Both the Yukon and QX80 have child safety locks to prevent children from opening the rear doors. The Yukon has power child safety locks, allowing the driver to activate and deactivate them from the driver's seat and to know when they're engaged. The QX80’s child locks have to be individually engaged at each rear door with a manual switch. The driver can’t know the status of the locks without opening the doors and checking them.
When descending a steep, off-road slope, the Yukon 4WD’s optional Hill Descent Control allows you to creep down safely. The QX80 doesn’t offer Hill Descent Control.
A passive infrared night vision system optional on the Yukon Ultimate helps the driver to more easily detect people, animals or other objects in front of the vehicle at night. Using an infrared camera to detect heat, the system then displays the image on a monitor in the dashboard. The QX80 doesn’t offer a night vision system.
Both the Yukon and QX80 have Rear Cross Traffic Alert, but the Yukon has Rear Cross Traffic Braking (automatically applies the brakes) to better prevent a collision when backing near traffic. The QX80’s Rear Cross Traffic Alert doesn’t automatically brake.

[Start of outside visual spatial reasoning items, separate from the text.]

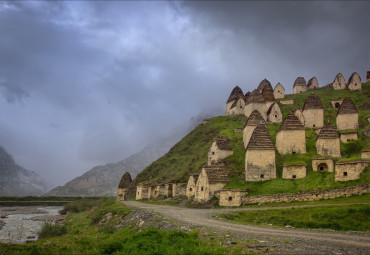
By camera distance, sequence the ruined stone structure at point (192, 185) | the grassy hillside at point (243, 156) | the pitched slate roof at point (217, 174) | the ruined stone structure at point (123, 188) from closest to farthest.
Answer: the grassy hillside at point (243, 156), the pitched slate roof at point (217, 174), the ruined stone structure at point (192, 185), the ruined stone structure at point (123, 188)

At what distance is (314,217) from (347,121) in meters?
30.9

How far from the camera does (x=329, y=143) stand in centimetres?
3175

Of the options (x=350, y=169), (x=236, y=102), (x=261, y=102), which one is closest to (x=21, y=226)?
(x=350, y=169)

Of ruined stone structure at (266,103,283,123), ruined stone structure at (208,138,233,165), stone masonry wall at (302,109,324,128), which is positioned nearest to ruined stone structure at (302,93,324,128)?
stone masonry wall at (302,109,324,128)

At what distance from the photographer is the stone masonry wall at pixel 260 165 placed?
28609mm

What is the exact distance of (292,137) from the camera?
32844 mm

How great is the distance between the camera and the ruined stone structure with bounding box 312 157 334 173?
1049 inches

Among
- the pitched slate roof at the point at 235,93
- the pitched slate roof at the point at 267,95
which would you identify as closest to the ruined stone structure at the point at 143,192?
the pitched slate roof at the point at 267,95

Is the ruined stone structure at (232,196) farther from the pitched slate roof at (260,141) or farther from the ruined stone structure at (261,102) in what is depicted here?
the ruined stone structure at (261,102)

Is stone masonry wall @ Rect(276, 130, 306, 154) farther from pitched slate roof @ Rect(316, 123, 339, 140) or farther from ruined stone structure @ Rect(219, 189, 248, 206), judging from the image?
ruined stone structure @ Rect(219, 189, 248, 206)

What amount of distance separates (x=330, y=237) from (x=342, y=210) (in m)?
5.83

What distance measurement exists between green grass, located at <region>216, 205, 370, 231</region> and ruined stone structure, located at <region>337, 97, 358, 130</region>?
28.8 m

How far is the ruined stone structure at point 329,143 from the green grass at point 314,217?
15627mm

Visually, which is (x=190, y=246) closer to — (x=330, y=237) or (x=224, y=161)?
(x=330, y=237)
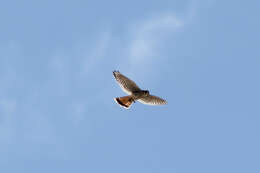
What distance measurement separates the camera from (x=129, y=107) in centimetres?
5681

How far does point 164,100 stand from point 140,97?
173 cm

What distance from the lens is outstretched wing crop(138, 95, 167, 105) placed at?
57438 mm

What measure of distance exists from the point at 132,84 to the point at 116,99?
5.36 ft

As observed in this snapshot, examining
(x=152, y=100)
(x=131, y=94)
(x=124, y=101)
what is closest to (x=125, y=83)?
(x=131, y=94)

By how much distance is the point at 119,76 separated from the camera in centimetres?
5575

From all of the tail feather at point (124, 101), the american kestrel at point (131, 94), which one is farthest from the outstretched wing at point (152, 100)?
the tail feather at point (124, 101)

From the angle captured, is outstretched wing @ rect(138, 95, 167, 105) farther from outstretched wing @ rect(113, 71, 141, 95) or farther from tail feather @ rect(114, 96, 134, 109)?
outstretched wing @ rect(113, 71, 141, 95)

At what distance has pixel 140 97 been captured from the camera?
5716cm

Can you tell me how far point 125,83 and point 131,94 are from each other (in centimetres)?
101

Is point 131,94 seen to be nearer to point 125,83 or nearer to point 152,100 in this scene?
point 125,83

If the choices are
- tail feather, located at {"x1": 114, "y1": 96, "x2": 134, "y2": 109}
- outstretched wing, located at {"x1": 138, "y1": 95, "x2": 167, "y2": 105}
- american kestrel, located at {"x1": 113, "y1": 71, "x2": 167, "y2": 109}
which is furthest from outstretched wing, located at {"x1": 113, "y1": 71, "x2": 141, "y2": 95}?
outstretched wing, located at {"x1": 138, "y1": 95, "x2": 167, "y2": 105}

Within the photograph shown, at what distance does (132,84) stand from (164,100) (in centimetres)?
299

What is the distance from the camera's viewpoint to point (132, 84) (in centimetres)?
5600

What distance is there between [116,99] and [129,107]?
90 cm
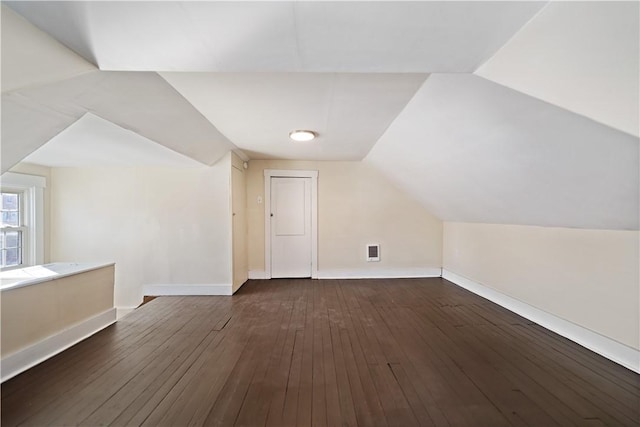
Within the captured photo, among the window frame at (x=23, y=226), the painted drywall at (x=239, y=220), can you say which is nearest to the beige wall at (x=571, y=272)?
the painted drywall at (x=239, y=220)

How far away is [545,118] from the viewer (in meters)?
1.64

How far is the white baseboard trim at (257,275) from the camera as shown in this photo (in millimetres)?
4773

Both the Yukon and the QX80 have standard driver and passenger frontal airbags, front side-impact airbags, front seat center airbag, side-impact head airbags, front seatbelt pretensioners, height adjustable front shoulder belts, four-wheel antilock brakes, traction control, electronic stability systems to prevent skidding, crash mitigating brakes, daytime running lights, lane departure warning systems, blind spot warning systems, around view monitors, rear cross-path warning, available all wheel drive and driver alert monitors.